● The problem
Your task is to print the material below exactly as presented.

(Scene-based reasoning records)
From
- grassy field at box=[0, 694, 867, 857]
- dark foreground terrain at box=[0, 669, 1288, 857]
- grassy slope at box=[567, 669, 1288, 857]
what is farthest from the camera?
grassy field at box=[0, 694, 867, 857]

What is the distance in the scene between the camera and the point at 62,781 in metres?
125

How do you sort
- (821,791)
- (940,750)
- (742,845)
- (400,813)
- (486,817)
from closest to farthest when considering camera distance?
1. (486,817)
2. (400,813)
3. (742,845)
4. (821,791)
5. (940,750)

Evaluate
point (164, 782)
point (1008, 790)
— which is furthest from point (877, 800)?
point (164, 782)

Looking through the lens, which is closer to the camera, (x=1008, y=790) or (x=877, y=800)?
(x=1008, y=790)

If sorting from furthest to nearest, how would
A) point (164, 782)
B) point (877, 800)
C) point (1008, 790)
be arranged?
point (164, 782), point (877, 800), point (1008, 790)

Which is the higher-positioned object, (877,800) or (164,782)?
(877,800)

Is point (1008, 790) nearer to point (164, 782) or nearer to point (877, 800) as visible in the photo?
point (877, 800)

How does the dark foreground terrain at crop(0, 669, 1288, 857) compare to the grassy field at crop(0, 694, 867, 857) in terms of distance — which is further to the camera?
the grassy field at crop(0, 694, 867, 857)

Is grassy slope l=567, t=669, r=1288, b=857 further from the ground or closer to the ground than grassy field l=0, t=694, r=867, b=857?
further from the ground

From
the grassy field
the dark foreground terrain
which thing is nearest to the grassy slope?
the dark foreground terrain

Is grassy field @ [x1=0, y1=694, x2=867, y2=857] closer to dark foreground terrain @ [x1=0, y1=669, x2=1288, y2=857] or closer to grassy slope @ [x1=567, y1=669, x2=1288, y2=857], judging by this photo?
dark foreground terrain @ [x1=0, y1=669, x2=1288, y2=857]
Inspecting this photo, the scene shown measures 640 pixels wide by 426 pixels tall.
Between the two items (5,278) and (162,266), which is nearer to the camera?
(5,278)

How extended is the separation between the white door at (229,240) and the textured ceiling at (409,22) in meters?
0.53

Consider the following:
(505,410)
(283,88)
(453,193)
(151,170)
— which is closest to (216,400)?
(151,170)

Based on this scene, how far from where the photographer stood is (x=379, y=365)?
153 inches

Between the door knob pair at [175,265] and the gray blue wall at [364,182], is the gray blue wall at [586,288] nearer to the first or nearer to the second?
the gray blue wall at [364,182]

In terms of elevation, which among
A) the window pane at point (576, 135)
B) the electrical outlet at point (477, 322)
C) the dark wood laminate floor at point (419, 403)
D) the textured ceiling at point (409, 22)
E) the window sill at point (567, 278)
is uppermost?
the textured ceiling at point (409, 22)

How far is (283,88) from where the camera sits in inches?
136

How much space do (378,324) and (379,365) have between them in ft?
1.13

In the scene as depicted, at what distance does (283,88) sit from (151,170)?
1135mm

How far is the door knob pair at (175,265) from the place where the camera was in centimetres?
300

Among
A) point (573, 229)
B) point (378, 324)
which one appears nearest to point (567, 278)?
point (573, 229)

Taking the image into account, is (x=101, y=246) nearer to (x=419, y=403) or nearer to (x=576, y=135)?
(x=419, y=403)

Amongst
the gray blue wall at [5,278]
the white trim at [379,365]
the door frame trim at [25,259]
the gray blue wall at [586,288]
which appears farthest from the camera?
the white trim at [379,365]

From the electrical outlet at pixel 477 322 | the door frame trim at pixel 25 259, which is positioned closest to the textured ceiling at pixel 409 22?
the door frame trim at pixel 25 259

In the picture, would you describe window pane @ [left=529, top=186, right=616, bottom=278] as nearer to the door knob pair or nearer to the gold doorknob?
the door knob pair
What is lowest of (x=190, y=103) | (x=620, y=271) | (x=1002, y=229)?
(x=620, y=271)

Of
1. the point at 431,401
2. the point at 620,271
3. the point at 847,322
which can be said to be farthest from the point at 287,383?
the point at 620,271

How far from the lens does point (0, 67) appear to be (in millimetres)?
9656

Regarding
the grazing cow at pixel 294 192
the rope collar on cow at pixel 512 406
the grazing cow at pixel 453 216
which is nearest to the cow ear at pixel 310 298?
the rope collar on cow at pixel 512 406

● Answer for the task
From
- grassy field at box=[0, 694, 867, 857]
- dark foreground terrain at box=[0, 669, 1288, 857]
- grassy slope at box=[567, 669, 1288, 857]
what is farthest from the camera?
grassy field at box=[0, 694, 867, 857]

What is the distance in the scene between the camera and the point at 62,781 in metres?
125

How do you sort
- (821,791)
- (940,750)
- (742,845)
- (400,813)
- (486,817)
from closest to farthest when considering camera distance?
1. (486,817)
2. (400,813)
3. (742,845)
4. (821,791)
5. (940,750)

Evaluate
point (164, 782)
point (1008, 790)
— which is furthest from point (877, 800)?
point (164, 782)

Looking through the lens, which is closer to the camera, (x=1008, y=790) or (x=877, y=800)?
(x=1008, y=790)

If sorting from furthest to nearest, how would
A) point (164, 782)
B) point (877, 800)
C) point (1008, 790)
be arranged?
point (164, 782), point (877, 800), point (1008, 790)

Which is the higher-positioned object, (877,800) or (164,782)?
(877,800)

Is point (1008, 790) nearer to point (164, 782) or nearer to point (877, 800) as visible in the photo?
point (877, 800)

How does the dark foreground terrain at crop(0, 669, 1288, 857) compare to the grassy field at crop(0, 694, 867, 857) in terms of distance — which is further to the camera?
the grassy field at crop(0, 694, 867, 857)

Is grassy slope l=567, t=669, r=1288, b=857 further from the ground or closer to the ground than grassy field l=0, t=694, r=867, b=857?
further from the ground

From
the grassy field
the dark foreground terrain
which thing is nearest to the grassy slope?
the dark foreground terrain

Is grassy field @ [x1=0, y1=694, x2=867, y2=857] closer to dark foreground terrain @ [x1=0, y1=669, x2=1288, y2=857] or closer to grassy slope @ [x1=567, y1=669, x2=1288, y2=857], judging by this photo?
dark foreground terrain @ [x1=0, y1=669, x2=1288, y2=857]
Inspecting this photo, the scene shown measures 640 pixels wide by 426 pixels tall.
Between the two items (5,278) and (162,266), which is nearer to the camera?
(5,278)

How extended is the separation between the white door at (229,240) and the textured ceiling at (409,22) in meters?
0.53

Consider the following:
(505,410)
(283,88)
(453,193)
(151,170)
— which is closest to (216,400)?
(151,170)

Based on this scene, how far from where the photographer stood is (x=379, y=365)?
153 inches

Between the door knob pair at [175,265] and the gray blue wall at [364,182], is the gray blue wall at [586,288] nearer to the first or nearer to the second?
the gray blue wall at [364,182]

In terms of elevation, which among
A) the window pane at point (576, 135)
B) the electrical outlet at point (477, 322)
C) the dark wood laminate floor at point (419, 403)
D) the textured ceiling at point (409, 22)
E) the window sill at point (567, 278)
is uppermost?
the textured ceiling at point (409, 22)

How far is (283,88) from where the camera sits in inches?
136

How much space do (378,324) and (379,365) have between them in ft?
1.13

In the scene as depicted, at what distance does (283,88) sit from (151,170)?
1135mm

How far is the door knob pair at (175,265) from the place where the camera was in centimetres?
300

Among
A) point (573, 229)
B) point (378, 324)
which one appears nearest to point (567, 278)?
point (573, 229)

Taking the image into account, is (x=101, y=246) nearer to (x=419, y=403) or nearer to (x=576, y=135)?
(x=419, y=403)

Amongst
the gray blue wall at [5,278]
the white trim at [379,365]
the door frame trim at [25,259]
the gray blue wall at [586,288]
which appears farthest from the camera?
the white trim at [379,365]

From the electrical outlet at pixel 477 322 | the door frame trim at pixel 25 259, which is positioned closest to the textured ceiling at pixel 409 22?
the door frame trim at pixel 25 259

In the picture, would you describe window pane @ [left=529, top=186, right=616, bottom=278] as nearer to the door knob pair or nearer to the gold doorknob?
the door knob pair
What is lowest of (x=190, y=103) | (x=620, y=271) | (x=1002, y=229)?
(x=620, y=271)

Of
1. the point at 431,401
2. the point at 620,271
3. the point at 847,322
which can be said to be farthest from the point at 287,383?
the point at 620,271

How far from the lens does point (0, 67) appear to be (in millimetres)?
9656

Regarding
the grazing cow at pixel 294 192
the rope collar on cow at pixel 512 406
the grazing cow at pixel 453 216
which is nearest to the cow ear at pixel 310 298?
the rope collar on cow at pixel 512 406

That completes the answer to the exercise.